Structure of the plastid genomes of P. stagnora and P. cutis. (a,b) Gene maps of the plastid genomes of P. stagnora and P. cutis, respectively. Genes are shown in different coloured boxes according to their putative functions. Genes on the outside of the maps are transcribed in the clockwise direction, and inner genes are transcribed in the counterclockwise direction. (c) Comparison of the gene order of the plastid genomes of C. variabilis, A. protothecoides, P. wickerhamii, P. cutis, P. stagnora, and Helicosporidium sp. Homologous genes are connected by straight lines as shown in the figure.

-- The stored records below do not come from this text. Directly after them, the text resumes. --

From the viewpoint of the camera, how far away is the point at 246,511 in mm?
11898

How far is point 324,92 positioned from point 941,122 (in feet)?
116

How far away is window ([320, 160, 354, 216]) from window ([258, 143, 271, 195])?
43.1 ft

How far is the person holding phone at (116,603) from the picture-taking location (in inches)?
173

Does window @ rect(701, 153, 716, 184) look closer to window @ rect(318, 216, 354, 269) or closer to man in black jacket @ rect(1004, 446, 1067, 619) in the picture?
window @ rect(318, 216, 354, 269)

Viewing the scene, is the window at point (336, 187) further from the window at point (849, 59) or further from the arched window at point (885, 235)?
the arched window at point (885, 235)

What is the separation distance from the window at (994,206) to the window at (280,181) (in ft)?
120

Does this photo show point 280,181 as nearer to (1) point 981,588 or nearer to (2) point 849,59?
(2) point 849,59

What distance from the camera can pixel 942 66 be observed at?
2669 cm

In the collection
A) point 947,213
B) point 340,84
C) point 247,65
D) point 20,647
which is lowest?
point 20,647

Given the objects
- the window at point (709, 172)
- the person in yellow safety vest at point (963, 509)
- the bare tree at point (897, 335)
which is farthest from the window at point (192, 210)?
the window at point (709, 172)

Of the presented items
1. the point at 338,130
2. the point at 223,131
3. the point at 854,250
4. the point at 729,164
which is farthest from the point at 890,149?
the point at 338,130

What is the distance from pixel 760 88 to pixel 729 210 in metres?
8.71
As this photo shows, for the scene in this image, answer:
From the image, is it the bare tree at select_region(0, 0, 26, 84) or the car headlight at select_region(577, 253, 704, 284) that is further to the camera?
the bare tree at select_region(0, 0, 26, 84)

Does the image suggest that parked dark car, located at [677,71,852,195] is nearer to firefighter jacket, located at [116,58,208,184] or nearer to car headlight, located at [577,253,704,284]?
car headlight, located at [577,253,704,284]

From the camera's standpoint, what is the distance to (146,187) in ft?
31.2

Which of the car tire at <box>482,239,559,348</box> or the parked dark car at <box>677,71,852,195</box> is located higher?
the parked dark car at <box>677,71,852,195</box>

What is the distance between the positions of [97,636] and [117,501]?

Most of the photosynthesis-related genes (green) are absent in the non-photosynthetic lineages.

Figure 2

Phylogenetic tree and the evolutionary scenario of the plastid gene losses in Chlorellales. (a) Maximum Likelihood (ML) tree constructed using 38 plastid-encoded proteins. Bootstrap support (BP) is indicated above the lines, and Bayesian posterior probability (BPP) is indicated below the lines. BP <50 or BPP <0.95 are not shown. Bold lines represent 100% BP and 1.00 BPP. The dotted branches are shown in half-length. (b) ML tree of 58 nucleus-encoded proteins. All the nodes were supported with 100% BP. (c) Evolutionary scenario of gene losses in P. wickerhamii, P. cutis, P. stagnora, and Helicosporidium sp. Eliminated plastid genes are indicated on the tree. Genes shown in green and blue have independently disappeared two and three times in the AHP lineage. Loss of group-I intron is presented by intron [trnL(UAA)].

Figure 3

Comparison of nucleus-encoded proteins among Prototheca, Auxenochlorella, and Helicosporidium. (a) Venn diagram of shared gene families among P. cutis, P. stagnora, A. protothecoides, and Helicosporidium sp. (b) The number and size of gene families. Gene families consisting of multiple genes are shown in red, green, and purple according to their family size (two, three, and more than four). (c) The number of genes according to KEGG classification.

Figure 4

Gene contents related to plastid biosynthesis in Prototheca, Auxenochlorella, and Helicosporidium. Genes for plastid-related proteins were categorized into eight groups according to their functions: carbon fixation, and biosynthesis of starch, carotenoid, tetrapyrrole, fatty acids, terpenoid, Phe/Tyr/Trp, and Val/Leu/Ile. Green coloured boxes indicate the presence of genes for the plastid-related proteins as shown by EC numbers. The colour gradient represents the copy number of genes.

Figure 5

Synteny analysis of the nuclear genomes between P. cutis and A. protothecoides. (a) Syntenic regions between P. cutis and A. protothecoides nuclear genomes are indicated by coloured lines. Numbers beside the scheme represent a scaffold number. (b–d) Syntenic regions including photosynthesis-related genes (green) in A. protothecoides. Homologous genes (orange) between P. cutis and A. protothecoides are connected by dotted lines.